Name ______Signature ______

Econ 641 W10

Exercise 9

3/9, due 3/12

CENSORED

1. (30 HW points) In BOSTON.TXT, MEDV (median home value in $1000s) is “censored” for confidentiality purposes. Specifically, it is “topcoded” (on the right) at 50 (ie $50,000). This probably means that the coefficient on ZNOX is biased toward zero, and so doesn’t capture the full impact of air pollution on house prices. Since MEDV is topcoded at 50, LOG(MEDV) is effectively topcoded at LOG(50).

First, for comparison, rerun your OLS regression as in Ex7 #7, i.e.

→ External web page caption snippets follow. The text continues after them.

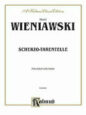 Scherzo-Tarentelle Op. 16 sheet music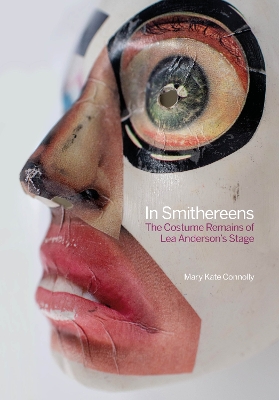 Book cover for In Smithereens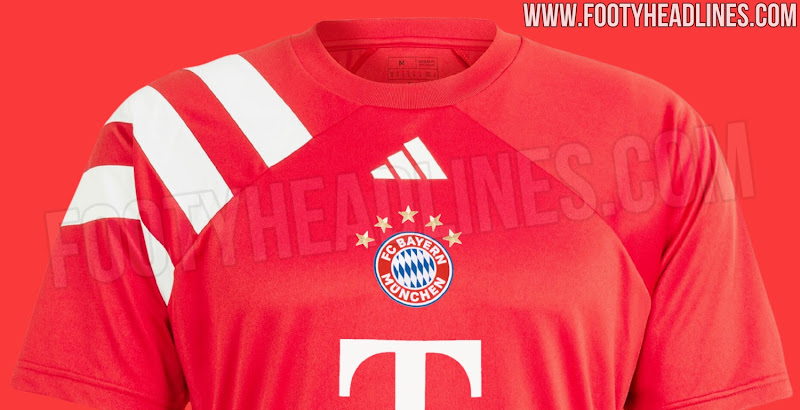 2023-24 Bundesliga Kits Overview - 17 of 18 Home Kits Released - Footy  Headlines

LMEDV C ZNOX AGE B CHAS CRIM DIS INDUS LSTAT PTRATIO RAD RM TAX ZN,and record the slope on ZNOX below. Then select the ESTIMATE button on the EQUATION window, but under METHOD select CENSORED (TOBIT). Under DEPENDENT VARIABLE CENSORING POINTS, erase the 0 under LEFT so that this field is blank, indicating no left censoring, and enter LOG(50) under RIGHT. Do not enter the numerical value of log(50), since EViews is looking for the exact value it gets when it computes LOG(MEDV) with MEDV = 50. Select NORMAL under DISTRIBUTION for comparison to OLS. A censored regression with an underlying normal distribution is known as a “TOBIT” model. Click OK. This ML estimation takes a few iterations, and indeed strengthens the coefficient on ZNOX by a few % of its OLS value.

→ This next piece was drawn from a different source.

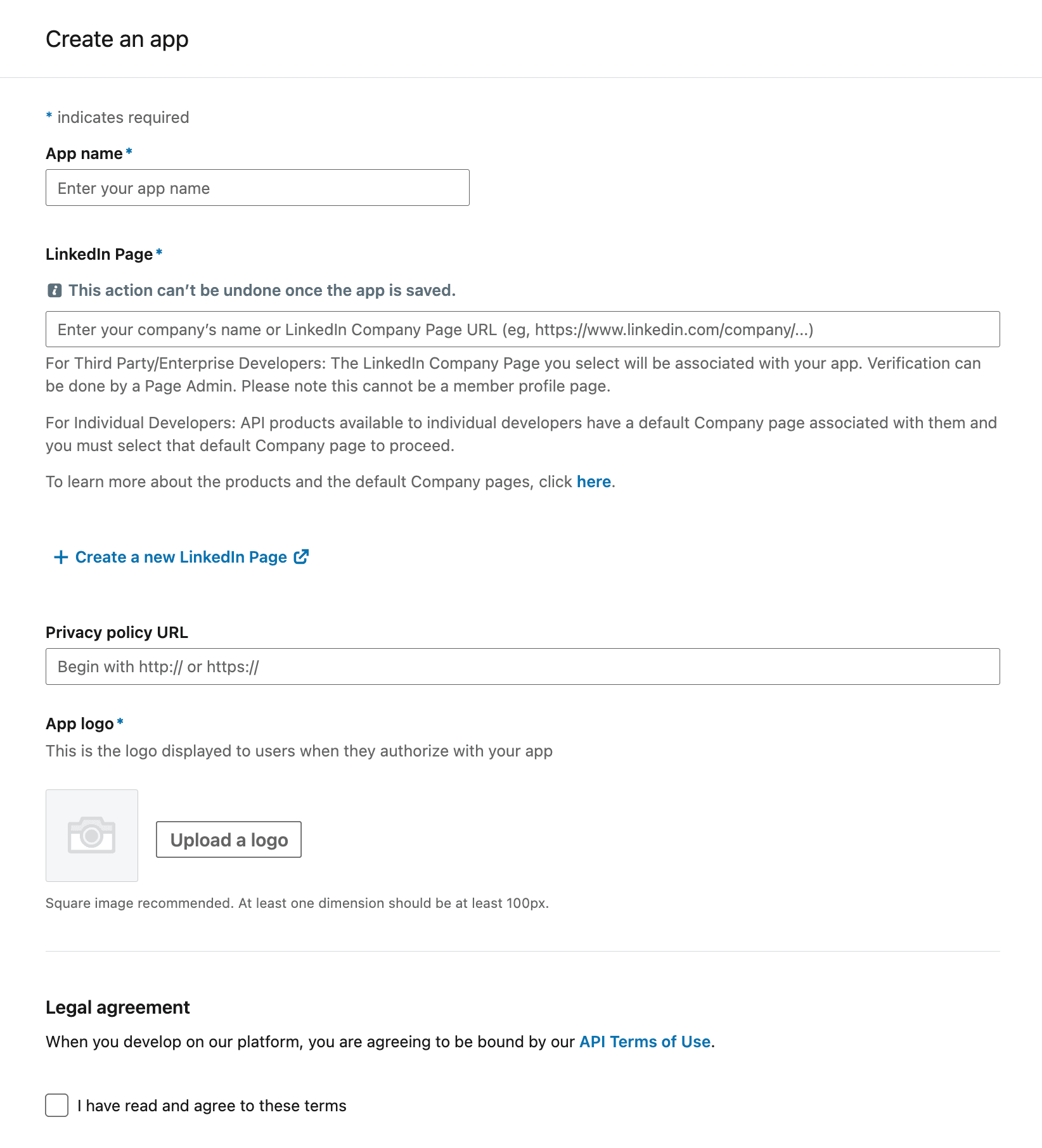 Reddit - Authorized applications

What is the coefficient on ZNOX?

OLSTOBIT

Coefficient______

SE______

How many censored observations does EViews find? ______

How many iterations does the TOBIT model take? ______

Print out your CENSORED output with our name in the title and attach it to this problem set.

Comments:

Although EViews does not have an explicit Robust Regression capability beyond LAD, you can sneak one in via CENSORED, by specifying a Logisitic Distribution and neither left nor right censoring. The Logistic density has tails that are asymptotically exponential like the Laplace (back-to-back exponential) distribution, and will therefore give point estimates that are similar to Least Absolute Deviation (LAD, MAD, LAE, etc) regression. However, the logistic has a nice bell shape with no cusp in the center, which makes ML standard errors (which are conceptually based on the second derivatives of the log likelihood) easier to compute. The relative impact of taking the censoring into account is probably smaller than with OLS, since it is the outliers that tend to get censored the most, and robust regression gives them smaller weights to start with.

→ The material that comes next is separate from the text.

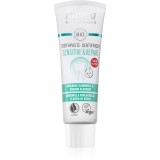 Lavera Sensitive &amp; Repair pastă de dinți pentru dinti sensibili 75 ml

A further interesting problem with the BOSTON regression is suggested by its low DW statistic. Even though this is not a time series, EViews is oriented towards time series, and therefore always gives you a DW stat, even when it makes no sense. However, sequential census tracts in this data set tend to be physically adjacent, and hence the DW is validly (if inefficiently) picking up Spatial Autocorrelation. Correcting for this is practical using programming languages like MATLAB that support Sparse Matrices. See R. Kelley Pace & Otis W Gilley, “Using the Spatial Configuration of the Data to Improve Estimation,” J. Real Estate Finance and Economics 1997, Ronald Barry, “Quick Computation of Spatial Autoregressive Estimators,” Geographical Analysis1997, Pace and Barry, “Sparse Spatial Autoregressions, Statistics and Probability Letters, 1996, Barry and Pace, “Kriging with Large Data Sets Using Sparse Matrix Techniques,” Communications in Statistics-Computation and Simulation 1997. The BOSTON data set is a favorite example in this literature (eg Pace and Gilley). However, this goes beyond the scope of this course.